DocketNumber: B277323
Citation Numbers: 224 Cal. Rptr. 3d 736, 16 Cal. App. 5th 957, 2017 WL 5022364, 2017 Cal. App. LEXIS 962
Judges: Flier
Filed Date: 11/3/2017
Status: Precedential
Modified Date: 10/19/2024
*959Defendants Mista L. Lutz and Russell A. Howells appeal from an order granting attorney fees to plaintiff Stara Orien, respondent here, after the trial court entered an interlocutory judgment of partition in her favor. The trial court found that an attorney fee provision in an earlier settlement agreement among the parties applied to the partition action, and thus awarded all fees to plaintiff under Civil Code section 1717 rather than apportioning the costs of partition under Code of Civil Procedure section 874.040. We hold that the partition action did not fall within the terms of the attorney fee provision. Accordingly, we reverse the order.
*960BACKGROUND
In 2003 plaintiff and defendants received a gift of two residences from their mother. Each took an undivided one-third interest in the properties.
In 2006 the parties entered into a settlement agreement to resolve a probate claim regarding their mother's estate initiated by defendant Howells.

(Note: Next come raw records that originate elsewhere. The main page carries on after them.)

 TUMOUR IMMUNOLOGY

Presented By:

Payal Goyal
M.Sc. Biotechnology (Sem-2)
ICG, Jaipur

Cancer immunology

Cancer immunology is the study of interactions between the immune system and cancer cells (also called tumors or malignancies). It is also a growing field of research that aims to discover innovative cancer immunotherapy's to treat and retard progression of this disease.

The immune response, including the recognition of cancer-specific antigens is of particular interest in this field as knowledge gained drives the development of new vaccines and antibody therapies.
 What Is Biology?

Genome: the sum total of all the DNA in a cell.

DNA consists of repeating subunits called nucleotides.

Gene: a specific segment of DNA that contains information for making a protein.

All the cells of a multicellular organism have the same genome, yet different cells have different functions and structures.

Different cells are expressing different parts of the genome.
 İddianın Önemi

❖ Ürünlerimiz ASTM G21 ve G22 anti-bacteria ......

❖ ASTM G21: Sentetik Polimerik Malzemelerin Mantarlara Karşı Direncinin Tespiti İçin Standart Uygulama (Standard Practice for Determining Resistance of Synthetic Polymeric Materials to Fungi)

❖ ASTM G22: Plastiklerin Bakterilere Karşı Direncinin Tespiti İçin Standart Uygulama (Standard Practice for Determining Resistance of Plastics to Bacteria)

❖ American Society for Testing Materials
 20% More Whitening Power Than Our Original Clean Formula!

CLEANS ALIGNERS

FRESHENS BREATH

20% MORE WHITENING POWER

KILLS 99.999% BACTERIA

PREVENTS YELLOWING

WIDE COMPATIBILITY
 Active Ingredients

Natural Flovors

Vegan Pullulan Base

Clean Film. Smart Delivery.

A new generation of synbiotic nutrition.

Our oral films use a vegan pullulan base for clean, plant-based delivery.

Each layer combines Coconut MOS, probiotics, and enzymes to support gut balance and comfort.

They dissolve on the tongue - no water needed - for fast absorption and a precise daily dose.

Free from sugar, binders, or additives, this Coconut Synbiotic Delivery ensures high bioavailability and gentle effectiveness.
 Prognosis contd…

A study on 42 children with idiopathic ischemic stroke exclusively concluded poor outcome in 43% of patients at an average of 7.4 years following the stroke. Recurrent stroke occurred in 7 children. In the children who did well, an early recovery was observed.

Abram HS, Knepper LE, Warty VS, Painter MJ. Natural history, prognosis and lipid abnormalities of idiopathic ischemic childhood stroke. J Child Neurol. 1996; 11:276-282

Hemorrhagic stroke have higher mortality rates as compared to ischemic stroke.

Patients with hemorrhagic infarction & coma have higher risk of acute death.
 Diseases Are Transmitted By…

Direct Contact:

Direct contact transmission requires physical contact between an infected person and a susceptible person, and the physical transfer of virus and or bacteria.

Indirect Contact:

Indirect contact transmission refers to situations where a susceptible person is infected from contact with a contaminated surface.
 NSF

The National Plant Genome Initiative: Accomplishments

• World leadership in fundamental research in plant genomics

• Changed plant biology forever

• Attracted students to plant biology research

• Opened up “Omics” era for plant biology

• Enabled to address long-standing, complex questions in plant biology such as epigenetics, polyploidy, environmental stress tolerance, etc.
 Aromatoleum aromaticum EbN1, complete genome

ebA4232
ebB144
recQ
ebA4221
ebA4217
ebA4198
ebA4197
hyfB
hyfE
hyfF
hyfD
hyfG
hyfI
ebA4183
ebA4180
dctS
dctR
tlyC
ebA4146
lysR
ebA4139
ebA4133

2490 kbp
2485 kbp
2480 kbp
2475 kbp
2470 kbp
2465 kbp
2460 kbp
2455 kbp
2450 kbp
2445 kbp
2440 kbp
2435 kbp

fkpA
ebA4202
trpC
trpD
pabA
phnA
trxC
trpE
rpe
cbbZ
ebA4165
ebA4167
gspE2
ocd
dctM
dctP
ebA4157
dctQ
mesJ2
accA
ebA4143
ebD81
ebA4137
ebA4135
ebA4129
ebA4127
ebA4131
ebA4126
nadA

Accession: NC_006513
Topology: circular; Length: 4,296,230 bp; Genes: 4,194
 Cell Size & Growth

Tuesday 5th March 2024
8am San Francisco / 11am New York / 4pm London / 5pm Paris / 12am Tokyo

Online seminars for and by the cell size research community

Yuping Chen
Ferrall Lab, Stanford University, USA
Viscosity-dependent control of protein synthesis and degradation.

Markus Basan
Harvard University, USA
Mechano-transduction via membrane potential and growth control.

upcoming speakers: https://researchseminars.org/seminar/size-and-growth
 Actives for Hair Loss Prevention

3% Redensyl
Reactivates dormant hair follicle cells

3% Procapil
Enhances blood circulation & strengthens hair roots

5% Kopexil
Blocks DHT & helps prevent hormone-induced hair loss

Paragraph 11.1 of the settlement agreement, entitled "Sale of properties," stated, "Mista, Stara and Russell [ (i.e., plaintiff and defendants) ] may sell the properties at any time they agree to do so. However, this provision shall not prevent any one or more of the parties from filing a partition action with respect to either or both the properties, in the event that Mista, Stara and Russell are unable to unanimously agree on whether or not the properties should be sold."
Paragraph 21.1 of the settlement agreement provided for attorney fees, stating, "Should any party hereto retain counsel for the purpose of enforcing or preventing the breach of any provision herein, including but not limited to instituting an action for a declaration of such party's rights or obligations hereunder, or for any other judicial remedy, then the prevailing party shall be entitled in addition to such other relief as may be granted, to be reimbursed by the other party for all costs and expenses incurred thereby, including but not limited to, reasonable attorney's fees and costs."
In October 2013, plaintiff filed a complaint against defendants seeking partition by sale of both properties. The complaint referred to the 2006 settlement agreement, alleging that as part of that agreement "the Parties stipulated that any one of them could partition the Properties in the absence of a unanimous agreement among them." The complaint also referenced the attorney fee provision in the agreement, and plaintiff sought attorney fees and costs in the prayer.
The trial court granted summary judgment for plaintiff, and entered an interlocutory judgment for partition by sale. In a separate order, the trial court awarded attorney fees to plaintiff pursuant to paragraph 21.1 of the 2006 settlement agreement and Civil Code section 1717, which governs awards of attorney fees for actions on contract.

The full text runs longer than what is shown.